Мальчонка вжал голову в плечи и торопливо слез с повозки, собака же наоборот ответила громким лаем. Из щели в земле, откуда совсем недавно вылезли пограничники, тут же показалось жало стрелы, давая пришлому понять, что рука затаившегося воина не дрогнет.
— Дяденьки, будьте милосердны! Отпустите! Мне на ту сторону надо! — затараторил мальчишка, падая ниц.
— Зачем тебе туда? — носок пыльных сапог пнул под ребра, заставляя мальца поднять голову. Одежда пограничников была такой же выцветшей, как и полуденное небо.
— Мой господин велел груз сдать и тут же вернуться. Вот и стреноживающий амулет навесил, чтобы далеко не убег, — раб оттянул ворот рубахи. В шею больно впилась тонкая красная лента. Ярмо раба — действенное оружие против побега. Чем дальше от хозяина, тем сильнее затягивалась удавка. Еще день — другой в пути, и раб начнет задыхаться от боли.
— Что везешь? И кто твой господин? — пограничник с сединой в бороде, сдвинув шапку на затылок, оттер пот со лба. Второй, более молодой и ретивый, не дожидаясь ответа, рванул тряпье, что прикрывало груз. Рвотный позыв тут же заставил сложиться пополам.
— Что это? — седой воин, повидавший на границе всякое, сделал несколько шагов назад и закрыл нос рукавом.
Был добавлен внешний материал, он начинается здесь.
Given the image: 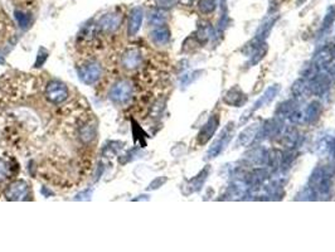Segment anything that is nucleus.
I'll return each mask as SVG.
<instances>
[{"instance_id": "nucleus-1", "label": "nucleus", "mask_w": 335, "mask_h": 252, "mask_svg": "<svg viewBox=\"0 0 335 252\" xmlns=\"http://www.w3.org/2000/svg\"><path fill=\"white\" fill-rule=\"evenodd\" d=\"M309 187L317 193V196H328L331 189V173L328 169H314L309 178Z\"/></svg>"}, {"instance_id": "nucleus-2", "label": "nucleus", "mask_w": 335, "mask_h": 252, "mask_svg": "<svg viewBox=\"0 0 335 252\" xmlns=\"http://www.w3.org/2000/svg\"><path fill=\"white\" fill-rule=\"evenodd\" d=\"M233 135H235V124L229 122V124L221 131L218 138L213 141L212 146L210 148V150H208L207 153V159H213L218 157V155L226 149L231 140H232Z\"/></svg>"}, {"instance_id": "nucleus-3", "label": "nucleus", "mask_w": 335, "mask_h": 252, "mask_svg": "<svg viewBox=\"0 0 335 252\" xmlns=\"http://www.w3.org/2000/svg\"><path fill=\"white\" fill-rule=\"evenodd\" d=\"M133 96V85L129 81H120L115 85L110 91V98L115 103L119 105H125L130 101Z\"/></svg>"}, {"instance_id": "nucleus-4", "label": "nucleus", "mask_w": 335, "mask_h": 252, "mask_svg": "<svg viewBox=\"0 0 335 252\" xmlns=\"http://www.w3.org/2000/svg\"><path fill=\"white\" fill-rule=\"evenodd\" d=\"M68 89L59 81H51L47 86L46 96L52 103H62L68 98Z\"/></svg>"}, {"instance_id": "nucleus-5", "label": "nucleus", "mask_w": 335, "mask_h": 252, "mask_svg": "<svg viewBox=\"0 0 335 252\" xmlns=\"http://www.w3.org/2000/svg\"><path fill=\"white\" fill-rule=\"evenodd\" d=\"M307 85H309V91L312 95L321 96L328 92V90L330 89L331 78L328 73L318 72L317 75H314V77L310 79Z\"/></svg>"}, {"instance_id": "nucleus-6", "label": "nucleus", "mask_w": 335, "mask_h": 252, "mask_svg": "<svg viewBox=\"0 0 335 252\" xmlns=\"http://www.w3.org/2000/svg\"><path fill=\"white\" fill-rule=\"evenodd\" d=\"M101 66L97 63H89V65L83 66L78 70V77L83 83L86 85H93L97 82L101 77Z\"/></svg>"}, {"instance_id": "nucleus-7", "label": "nucleus", "mask_w": 335, "mask_h": 252, "mask_svg": "<svg viewBox=\"0 0 335 252\" xmlns=\"http://www.w3.org/2000/svg\"><path fill=\"white\" fill-rule=\"evenodd\" d=\"M219 126V115L218 114H213L212 116L208 119V121L203 125V128L200 129L199 134H198V142L200 145L207 144L211 139L213 138L216 131L218 130Z\"/></svg>"}, {"instance_id": "nucleus-8", "label": "nucleus", "mask_w": 335, "mask_h": 252, "mask_svg": "<svg viewBox=\"0 0 335 252\" xmlns=\"http://www.w3.org/2000/svg\"><path fill=\"white\" fill-rule=\"evenodd\" d=\"M223 102L233 108H241L247 102V95L238 86H233L223 96Z\"/></svg>"}, {"instance_id": "nucleus-9", "label": "nucleus", "mask_w": 335, "mask_h": 252, "mask_svg": "<svg viewBox=\"0 0 335 252\" xmlns=\"http://www.w3.org/2000/svg\"><path fill=\"white\" fill-rule=\"evenodd\" d=\"M280 90H281V86H280V85H273V86L268 87V89L265 91V94L261 96L259 100L256 101V103H254V108H252L251 110H248L247 115L252 114L254 111H257L259 109L263 108V106H267L268 103L273 102L275 97L280 94Z\"/></svg>"}, {"instance_id": "nucleus-10", "label": "nucleus", "mask_w": 335, "mask_h": 252, "mask_svg": "<svg viewBox=\"0 0 335 252\" xmlns=\"http://www.w3.org/2000/svg\"><path fill=\"white\" fill-rule=\"evenodd\" d=\"M142 18H144V10L140 7L133 8L130 12V16H129V27H128V33L130 37H134V35L137 34V32L140 31L142 24Z\"/></svg>"}, {"instance_id": "nucleus-11", "label": "nucleus", "mask_w": 335, "mask_h": 252, "mask_svg": "<svg viewBox=\"0 0 335 252\" xmlns=\"http://www.w3.org/2000/svg\"><path fill=\"white\" fill-rule=\"evenodd\" d=\"M28 192V184L23 180H16V182L12 183L9 187L5 191V197L9 201H19L23 198Z\"/></svg>"}, {"instance_id": "nucleus-12", "label": "nucleus", "mask_w": 335, "mask_h": 252, "mask_svg": "<svg viewBox=\"0 0 335 252\" xmlns=\"http://www.w3.org/2000/svg\"><path fill=\"white\" fill-rule=\"evenodd\" d=\"M261 129H262L263 138L273 139L275 136H279L284 131L282 120H280L279 117H274V119L267 120Z\"/></svg>"}, {"instance_id": "nucleus-13", "label": "nucleus", "mask_w": 335, "mask_h": 252, "mask_svg": "<svg viewBox=\"0 0 335 252\" xmlns=\"http://www.w3.org/2000/svg\"><path fill=\"white\" fill-rule=\"evenodd\" d=\"M121 24V14L119 13H110L103 15L98 22V27L103 32H115Z\"/></svg>"}, {"instance_id": "nucleus-14", "label": "nucleus", "mask_w": 335, "mask_h": 252, "mask_svg": "<svg viewBox=\"0 0 335 252\" xmlns=\"http://www.w3.org/2000/svg\"><path fill=\"white\" fill-rule=\"evenodd\" d=\"M299 110L298 108V101L295 98L292 100H286L285 102H282L281 105L277 108L276 110V117H279L280 120H285V119H291L294 114Z\"/></svg>"}, {"instance_id": "nucleus-15", "label": "nucleus", "mask_w": 335, "mask_h": 252, "mask_svg": "<svg viewBox=\"0 0 335 252\" xmlns=\"http://www.w3.org/2000/svg\"><path fill=\"white\" fill-rule=\"evenodd\" d=\"M321 111H323V105H321L319 101H311V102L306 106V109L303 111L304 122H306V124H312V122H315L320 117Z\"/></svg>"}, {"instance_id": "nucleus-16", "label": "nucleus", "mask_w": 335, "mask_h": 252, "mask_svg": "<svg viewBox=\"0 0 335 252\" xmlns=\"http://www.w3.org/2000/svg\"><path fill=\"white\" fill-rule=\"evenodd\" d=\"M260 134V126L259 125H249L248 128H246L242 133L238 136V144L242 145V146H247V145L252 144L256 139V136H259Z\"/></svg>"}, {"instance_id": "nucleus-17", "label": "nucleus", "mask_w": 335, "mask_h": 252, "mask_svg": "<svg viewBox=\"0 0 335 252\" xmlns=\"http://www.w3.org/2000/svg\"><path fill=\"white\" fill-rule=\"evenodd\" d=\"M141 53L137 49H131L126 52L122 57V66L128 70H135L141 65Z\"/></svg>"}, {"instance_id": "nucleus-18", "label": "nucleus", "mask_w": 335, "mask_h": 252, "mask_svg": "<svg viewBox=\"0 0 335 252\" xmlns=\"http://www.w3.org/2000/svg\"><path fill=\"white\" fill-rule=\"evenodd\" d=\"M152 40L155 45L164 46L170 40V31L166 26H158L152 32Z\"/></svg>"}, {"instance_id": "nucleus-19", "label": "nucleus", "mask_w": 335, "mask_h": 252, "mask_svg": "<svg viewBox=\"0 0 335 252\" xmlns=\"http://www.w3.org/2000/svg\"><path fill=\"white\" fill-rule=\"evenodd\" d=\"M267 150L262 149V148H257V149L251 150V152L247 154V158L249 159L252 164H257V165H263V164H267Z\"/></svg>"}, {"instance_id": "nucleus-20", "label": "nucleus", "mask_w": 335, "mask_h": 252, "mask_svg": "<svg viewBox=\"0 0 335 252\" xmlns=\"http://www.w3.org/2000/svg\"><path fill=\"white\" fill-rule=\"evenodd\" d=\"M207 175H208V168L205 169V171L200 172V173L197 175L196 178H193L192 180H189L188 187L191 188V191H189L188 193H193V192L199 191V189L202 188V185L204 184L205 179H207Z\"/></svg>"}, {"instance_id": "nucleus-21", "label": "nucleus", "mask_w": 335, "mask_h": 252, "mask_svg": "<svg viewBox=\"0 0 335 252\" xmlns=\"http://www.w3.org/2000/svg\"><path fill=\"white\" fill-rule=\"evenodd\" d=\"M266 179H267V172H266L265 169H255V171L248 175V183L252 187L262 184Z\"/></svg>"}, {"instance_id": "nucleus-22", "label": "nucleus", "mask_w": 335, "mask_h": 252, "mask_svg": "<svg viewBox=\"0 0 335 252\" xmlns=\"http://www.w3.org/2000/svg\"><path fill=\"white\" fill-rule=\"evenodd\" d=\"M335 22V4L330 5L326 10L325 16H324L323 24H321V31H329Z\"/></svg>"}, {"instance_id": "nucleus-23", "label": "nucleus", "mask_w": 335, "mask_h": 252, "mask_svg": "<svg viewBox=\"0 0 335 252\" xmlns=\"http://www.w3.org/2000/svg\"><path fill=\"white\" fill-rule=\"evenodd\" d=\"M166 16H165V13H164V10L160 9H156V10H153L152 13H150L149 15V23L152 24V26H163L164 22H165Z\"/></svg>"}, {"instance_id": "nucleus-24", "label": "nucleus", "mask_w": 335, "mask_h": 252, "mask_svg": "<svg viewBox=\"0 0 335 252\" xmlns=\"http://www.w3.org/2000/svg\"><path fill=\"white\" fill-rule=\"evenodd\" d=\"M198 8L203 14H212L217 9V0H199Z\"/></svg>"}, {"instance_id": "nucleus-25", "label": "nucleus", "mask_w": 335, "mask_h": 252, "mask_svg": "<svg viewBox=\"0 0 335 252\" xmlns=\"http://www.w3.org/2000/svg\"><path fill=\"white\" fill-rule=\"evenodd\" d=\"M309 91V85L304 79H298L292 86V94L295 97H303V96Z\"/></svg>"}, {"instance_id": "nucleus-26", "label": "nucleus", "mask_w": 335, "mask_h": 252, "mask_svg": "<svg viewBox=\"0 0 335 252\" xmlns=\"http://www.w3.org/2000/svg\"><path fill=\"white\" fill-rule=\"evenodd\" d=\"M284 144L287 145L289 148L295 146L296 141H298V131L295 130L294 128H289L286 129V131H284Z\"/></svg>"}, {"instance_id": "nucleus-27", "label": "nucleus", "mask_w": 335, "mask_h": 252, "mask_svg": "<svg viewBox=\"0 0 335 252\" xmlns=\"http://www.w3.org/2000/svg\"><path fill=\"white\" fill-rule=\"evenodd\" d=\"M211 35H212V27L210 24H205V26H200L198 28L197 39L200 40V42H207Z\"/></svg>"}, {"instance_id": "nucleus-28", "label": "nucleus", "mask_w": 335, "mask_h": 252, "mask_svg": "<svg viewBox=\"0 0 335 252\" xmlns=\"http://www.w3.org/2000/svg\"><path fill=\"white\" fill-rule=\"evenodd\" d=\"M15 18H16V22H18V24L20 26V28L26 29L28 28L29 26V15L27 14V13L22 12V10H16L15 12Z\"/></svg>"}, {"instance_id": "nucleus-29", "label": "nucleus", "mask_w": 335, "mask_h": 252, "mask_svg": "<svg viewBox=\"0 0 335 252\" xmlns=\"http://www.w3.org/2000/svg\"><path fill=\"white\" fill-rule=\"evenodd\" d=\"M49 53L48 51H46L45 48H40L39 52H38V57H37V61L34 63V67H40V66L43 65L47 61V58H48Z\"/></svg>"}, {"instance_id": "nucleus-30", "label": "nucleus", "mask_w": 335, "mask_h": 252, "mask_svg": "<svg viewBox=\"0 0 335 252\" xmlns=\"http://www.w3.org/2000/svg\"><path fill=\"white\" fill-rule=\"evenodd\" d=\"M155 2L161 9H169V8L174 7L177 4L178 0H155Z\"/></svg>"}, {"instance_id": "nucleus-31", "label": "nucleus", "mask_w": 335, "mask_h": 252, "mask_svg": "<svg viewBox=\"0 0 335 252\" xmlns=\"http://www.w3.org/2000/svg\"><path fill=\"white\" fill-rule=\"evenodd\" d=\"M8 175V165L3 160H0V180L5 179Z\"/></svg>"}, {"instance_id": "nucleus-32", "label": "nucleus", "mask_w": 335, "mask_h": 252, "mask_svg": "<svg viewBox=\"0 0 335 252\" xmlns=\"http://www.w3.org/2000/svg\"><path fill=\"white\" fill-rule=\"evenodd\" d=\"M330 152H331V155H333V158L335 159V139L330 144Z\"/></svg>"}, {"instance_id": "nucleus-33", "label": "nucleus", "mask_w": 335, "mask_h": 252, "mask_svg": "<svg viewBox=\"0 0 335 252\" xmlns=\"http://www.w3.org/2000/svg\"><path fill=\"white\" fill-rule=\"evenodd\" d=\"M329 51H330V56H331V58H333L334 61H335V45H334L333 47H331V48H329Z\"/></svg>"}, {"instance_id": "nucleus-34", "label": "nucleus", "mask_w": 335, "mask_h": 252, "mask_svg": "<svg viewBox=\"0 0 335 252\" xmlns=\"http://www.w3.org/2000/svg\"><path fill=\"white\" fill-rule=\"evenodd\" d=\"M0 63H4V59H3L2 57H0Z\"/></svg>"}]
</instances>
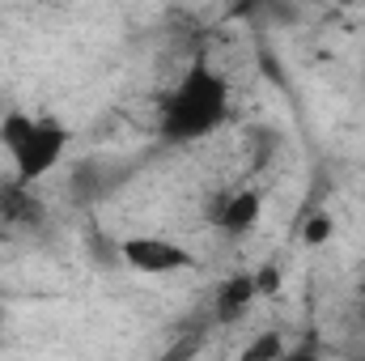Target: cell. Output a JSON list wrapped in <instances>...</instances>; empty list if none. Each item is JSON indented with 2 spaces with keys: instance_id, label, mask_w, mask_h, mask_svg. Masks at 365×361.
Returning <instances> with one entry per match:
<instances>
[{
  "instance_id": "ba28073f",
  "label": "cell",
  "mask_w": 365,
  "mask_h": 361,
  "mask_svg": "<svg viewBox=\"0 0 365 361\" xmlns=\"http://www.w3.org/2000/svg\"><path fill=\"white\" fill-rule=\"evenodd\" d=\"M327 238H331V217H327V213L310 217V221H306V230H302V243H310V247H323Z\"/></svg>"
},
{
  "instance_id": "30bf717a",
  "label": "cell",
  "mask_w": 365,
  "mask_h": 361,
  "mask_svg": "<svg viewBox=\"0 0 365 361\" xmlns=\"http://www.w3.org/2000/svg\"><path fill=\"white\" fill-rule=\"evenodd\" d=\"M361 315H365V293H361Z\"/></svg>"
},
{
  "instance_id": "7c38bea8",
  "label": "cell",
  "mask_w": 365,
  "mask_h": 361,
  "mask_svg": "<svg viewBox=\"0 0 365 361\" xmlns=\"http://www.w3.org/2000/svg\"><path fill=\"white\" fill-rule=\"evenodd\" d=\"M0 293H4V289H0Z\"/></svg>"
},
{
  "instance_id": "277c9868",
  "label": "cell",
  "mask_w": 365,
  "mask_h": 361,
  "mask_svg": "<svg viewBox=\"0 0 365 361\" xmlns=\"http://www.w3.org/2000/svg\"><path fill=\"white\" fill-rule=\"evenodd\" d=\"M259 217H264V195H259L255 187H238V191L212 200V208H208V221H212L221 234H230V238L251 234V230L259 225Z\"/></svg>"
},
{
  "instance_id": "8fae6325",
  "label": "cell",
  "mask_w": 365,
  "mask_h": 361,
  "mask_svg": "<svg viewBox=\"0 0 365 361\" xmlns=\"http://www.w3.org/2000/svg\"><path fill=\"white\" fill-rule=\"evenodd\" d=\"M0 243H4V230H0Z\"/></svg>"
},
{
  "instance_id": "5b68a950",
  "label": "cell",
  "mask_w": 365,
  "mask_h": 361,
  "mask_svg": "<svg viewBox=\"0 0 365 361\" xmlns=\"http://www.w3.org/2000/svg\"><path fill=\"white\" fill-rule=\"evenodd\" d=\"M255 293H259V285H255V272H242V276H230L225 285H221V293H217V315L221 319H238L251 302H255Z\"/></svg>"
},
{
  "instance_id": "52a82bcc",
  "label": "cell",
  "mask_w": 365,
  "mask_h": 361,
  "mask_svg": "<svg viewBox=\"0 0 365 361\" xmlns=\"http://www.w3.org/2000/svg\"><path fill=\"white\" fill-rule=\"evenodd\" d=\"M284 353H289V349H284V336H280V332H259L255 340L242 345L238 361H280Z\"/></svg>"
},
{
  "instance_id": "9c48e42d",
  "label": "cell",
  "mask_w": 365,
  "mask_h": 361,
  "mask_svg": "<svg viewBox=\"0 0 365 361\" xmlns=\"http://www.w3.org/2000/svg\"><path fill=\"white\" fill-rule=\"evenodd\" d=\"M280 361H323V357H319L314 349H289V353H284Z\"/></svg>"
},
{
  "instance_id": "6da1fadb",
  "label": "cell",
  "mask_w": 365,
  "mask_h": 361,
  "mask_svg": "<svg viewBox=\"0 0 365 361\" xmlns=\"http://www.w3.org/2000/svg\"><path fill=\"white\" fill-rule=\"evenodd\" d=\"M234 111V90L221 68L208 60H191L179 73V81L158 106V136L166 145H195L212 136Z\"/></svg>"
},
{
  "instance_id": "3957f363",
  "label": "cell",
  "mask_w": 365,
  "mask_h": 361,
  "mask_svg": "<svg viewBox=\"0 0 365 361\" xmlns=\"http://www.w3.org/2000/svg\"><path fill=\"white\" fill-rule=\"evenodd\" d=\"M119 260L140 276H179L200 264L191 247H182L166 234H128L119 243Z\"/></svg>"
},
{
  "instance_id": "7a4b0ae2",
  "label": "cell",
  "mask_w": 365,
  "mask_h": 361,
  "mask_svg": "<svg viewBox=\"0 0 365 361\" xmlns=\"http://www.w3.org/2000/svg\"><path fill=\"white\" fill-rule=\"evenodd\" d=\"M68 128L51 115H30V111H9L0 115V149L13 166V183L34 187L60 162L68 158Z\"/></svg>"
},
{
  "instance_id": "8992f818",
  "label": "cell",
  "mask_w": 365,
  "mask_h": 361,
  "mask_svg": "<svg viewBox=\"0 0 365 361\" xmlns=\"http://www.w3.org/2000/svg\"><path fill=\"white\" fill-rule=\"evenodd\" d=\"M38 204H34V195H30V187H21V183H4L0 187V217H13V225L17 221H38ZM4 230V225H0Z\"/></svg>"
}]
</instances>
Над разбухшим трупом вились зеленые мухи.
— Последнее желание казненного. Казим-палач приказал останки в Шаму везти, на родину толстяка. Тут недалеко… хат Чижим, что на берегу Язуцы, — мальчишка поднялся на ноги и, стремясь как можно быстрее спрятать свою жуткую поклажу, накинул ткань на труп. Острые лопатки раба проступали даже через задубевшую от пота рубаху. Тощий, чумазый, да еще с таким страшным попутчиком.